Money, money, money… who doesn’t want more of it?
A study from Wharton School found that people tend to be happier as their income increases.

But on the ground, things aren’t always that simple.
Even I want more money.
And I know when founders hear that, they get a bit nervous.
Fair enough.
But stay with me, because there’s a way to meet that expectation without putting serious strain on your budget.
Fast-growing companies are constantly dealing with requests for salary increases and better pay, often at a time when budgets are tight or industries are under pressure.
Add to that global issues like the ongoing tensions in the Middle East, which have disrupted oil supply and pushed costs up across the board.
When fuel prices rise, everything else follows.
Businesses feel it, operations get squeezed, and suddenly “just increase salaries” isn’t so straightforward.
That’s the reality.
So companies are stuck in a tough spot.
You need to keep your team motivated and loyal while still protecting the business.

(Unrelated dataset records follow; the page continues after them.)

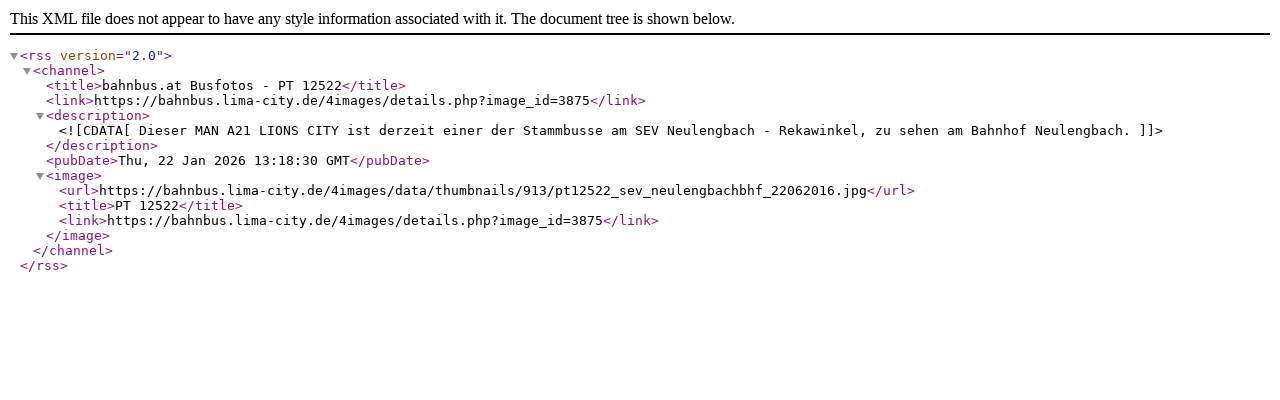

--- FILE ---
content_type: text/xml;charset=UTF-8
request_url: https://bahnbus.lima-city.de/4images/rss.php?action=comments&image_id=3875
body_size: 165
content:
<rss version="2.0">
  <channel>

    <title>bahnbus.at Busfotos - PT 12522</title>
    <link>https://bahnbus.lima-city.de/4images/details.php?image_id=3875</link>
    <description><![CDATA[Dieser MAN A21 LIONS CITY ist derzeit einer der Stammbusse am SEV Neulengbach - Rekawinkel, zu sehen am Bahnhof Neulengbach.]]></description>
    <pubDate>Thu, 22 Jan 2026 13:18:30 GMT</pubDate>
      <image>
      <url>https://bahnbus.lima-city.de/4images/data/thumbnails/913/pt12522_sev_neulengbachbhf_22062016.jpg</url>
      <title>PT 12522</title>
      <link>https://bahnbus.lima-city.de/4images/details.php?image_id=3875</link>
    </image>
    

  </channel>
</rss>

It’s a balancing act, but it can be done.
4 KEY STEPS TO FOLLOW
Here’s how I approach building a compensation plan that keeps your best talent from being poached, without blowing up your budget:
1. Build clear salary bands
Create structured salary ranges based on job levels. Each level should clearly show growth potential.
This gives employees visibility which they can see where they are and what they need to do to move up. It turns compensation into a journey, not a guessing game.
2. Tie bonuses to performance and revenue
Introduce a quarterly bonus structure that is directly linked to measurable outcomes like revenue or performance targets.
Avoid vague bonuses.
If bonuses aren’t tied to real results, payroll grows while value doesn’t.
Paying based on activity instead of impact, like number of calls instead of actual leads, is a quick way to lose control of costs.
When done right, though, this is one of the strongest motivators you can use.
3. Link appraisals to rewards
Performance reviews should lead somewhere.
Run appraisals twice a year:
The first should focus on career growth and development
The second should connect directly to salary review and rewards
If someone is delivering strong results, that should be reflected clearly in their compensation. Otherwise, the system loses credibility.
The key point is this: a strong compensation plan doesn’t have to be expensive. It just has to be intentional.
Some companies, like Netflix, choose to pay top-of-market salaries.

That works, but it comes with risk. If the market drops, it’s very hard to reduce salaries without major consequences like layoffs.
We’ve seen how painful that can be.
Large-scale layoffs, like those recently reported at Oracle, show just how quickly things can shift and how deeply it affects employees.

That’s why balance matters.
A thoughtful compensation strategy should create a win-win for both the company and the employee.
At the end of the day, compensation planning isn’t rocket science.
Keep it structured, tie it to performance, and stay intentional.
Do that, and you’ll build a system that attracts, motivates, and retains great talent.